Several banks in the U.K. — including Barclays, HSBC, Lloyds Banking Group and Royal Bank of Scotland — have launched social media campaigns to educate customers about warning signs like unexpected password or personal banking information requests. One bank in the U.K. noted that spelling mistakes in emails asking for financial assistance are common and sometimes even intentional, with some fraudsters impersonating bank employees conveying such urgency that they mistyped their requests for money. American banks — including Citizens Bank, Fifth Third Bank and Northwest Bank — are also issuing warnings on social media to help customers spot fraud, imploring customers to be wary of emails from suspicious domain names and to verify senders’ companies with the BBB before clicking on links.
These steps can prevent fraudsters from exploiting customers and employees to access bank accounts, but technological solutions are required to counter advanced techniques like botnets or malware. Banks are experiencing success with solutions that harness artificial intelligence (AI) to detect suspicious activity, such as customers suddenly withdrawing large sums when they typically deposit or withdraw smaller amounts. Such activity could be a sign that hackers have taken over accounts and are draining them, but this would be impossible for human analysts to spot amid the thousands of transactions a bank processes daily.

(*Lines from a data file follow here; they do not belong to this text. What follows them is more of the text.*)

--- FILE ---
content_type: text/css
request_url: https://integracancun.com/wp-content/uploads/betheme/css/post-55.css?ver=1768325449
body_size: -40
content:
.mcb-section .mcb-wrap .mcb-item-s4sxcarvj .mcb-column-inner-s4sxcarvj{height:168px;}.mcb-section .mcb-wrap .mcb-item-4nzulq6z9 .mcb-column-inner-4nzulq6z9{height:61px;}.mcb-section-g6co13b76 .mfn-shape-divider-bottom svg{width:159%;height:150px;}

FIs have seen AI- and ML-enhanced solutions improve fraud detection rates by 90 percent and decrease investigation times by 70 percent. They can also reduce the number of transactions that require manual reviews, which are estimated to account for 25 percent of all fraud-fighting expenses. AI applications are becoming the norm in the banking industry, too, with 87.5 percent of FIs with more than $100 billion in assets deploying them.
The COVID-19 pandemic will eventually pass, but the new techniques fraudsters have learned — like posing as public health agencies or employees working from home — will likely remain. Failing to protect against these new schemes could result in untold sums being stolen from banks and their customers as fraudsters fine-tune their processes. FIs will therefore need to be ready to counter these and other methods for the foreseeable future.